RIGENERARE I PAESAGGI, PER RIGENERARE LE NOSTRE VITE
In chiusura Daniela Ducato mi fa notare che viviamo con un “deficit di natura” e ci ammaliamo a causa di questo deficit. Siamo immersi in paesaggi sonori di automobili, di persone che hanno fretta, di odori terrificanti. Non possiamo negare il mondo in cui viviamo e dobbiamo imparare a stare bene anche nel cuore di una città. Non tutti infatti possono andare ogni giorno in una foresta o in un bosco. A maggior ragione però, trovare dentro la propria città uno spazio dove la Natura la fa davvero da padrona, significa recuperare spazi dentro di sé, spazi di relazione, di creatività, di non spreco.

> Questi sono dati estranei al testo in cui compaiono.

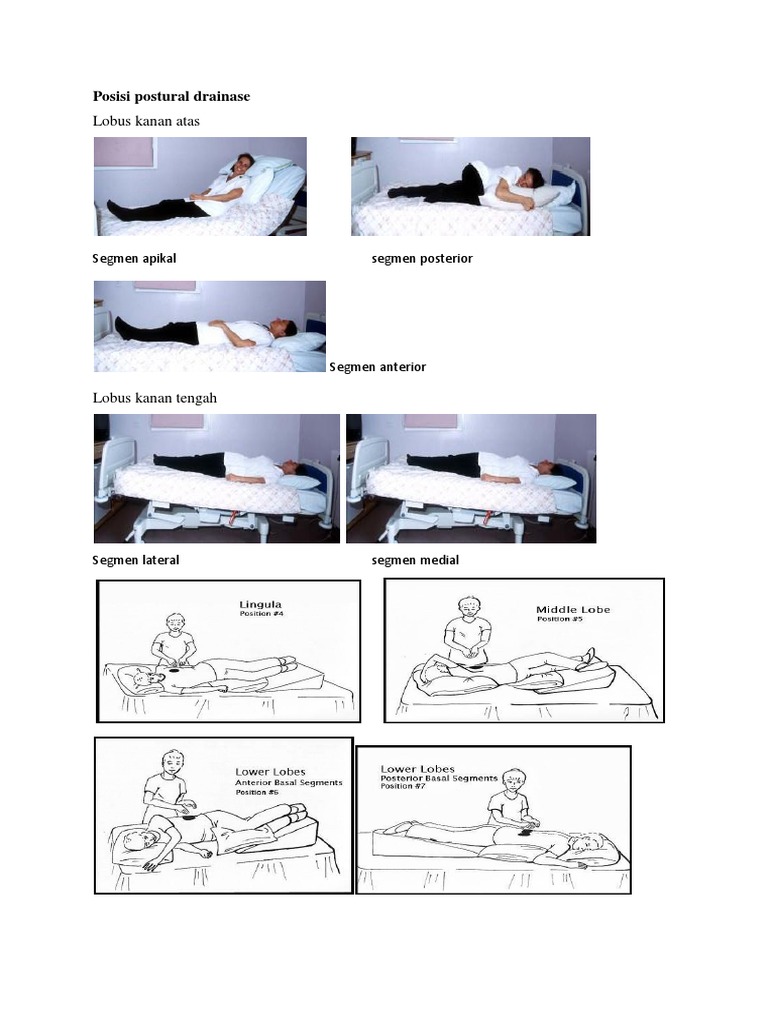 **Posisi postural drainase**

Lobus kanan atas

Segmen apikal

segmen posterior

Segmen anterior

Lobus kanan tengah

Segmen lateral

segmen medial

Lingula
Position #4

Middle Lobe
Position #5

Lower Lobes
Anterior Basal Segments
Position #6

Lower Lobes
Posterior Basal Segments
Position #7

Occorre quindi proteggere e tutelare gli spazi verdi “abbandonati” anziché sostituirli con asfalto e costruzioni. Le piante “selvatiche” crescono ovunque e non hanno bisogno di acqua e concimi. L’approvvigionamento selvatico anche solo parziale delle risorse necessarie alla nostra alimentazione sarebbe fondamentale e ci emanciperebbe dalla dipendenza totale dalle coltivazioni. La Natura offre tutto in abbondanza. Sta a noi tornare a scoprirla, conoscerla e tutelarla. Come diceva il grande Troisi, “ricominciamo da tre”. Ricominciamo dal terzo paesaggio.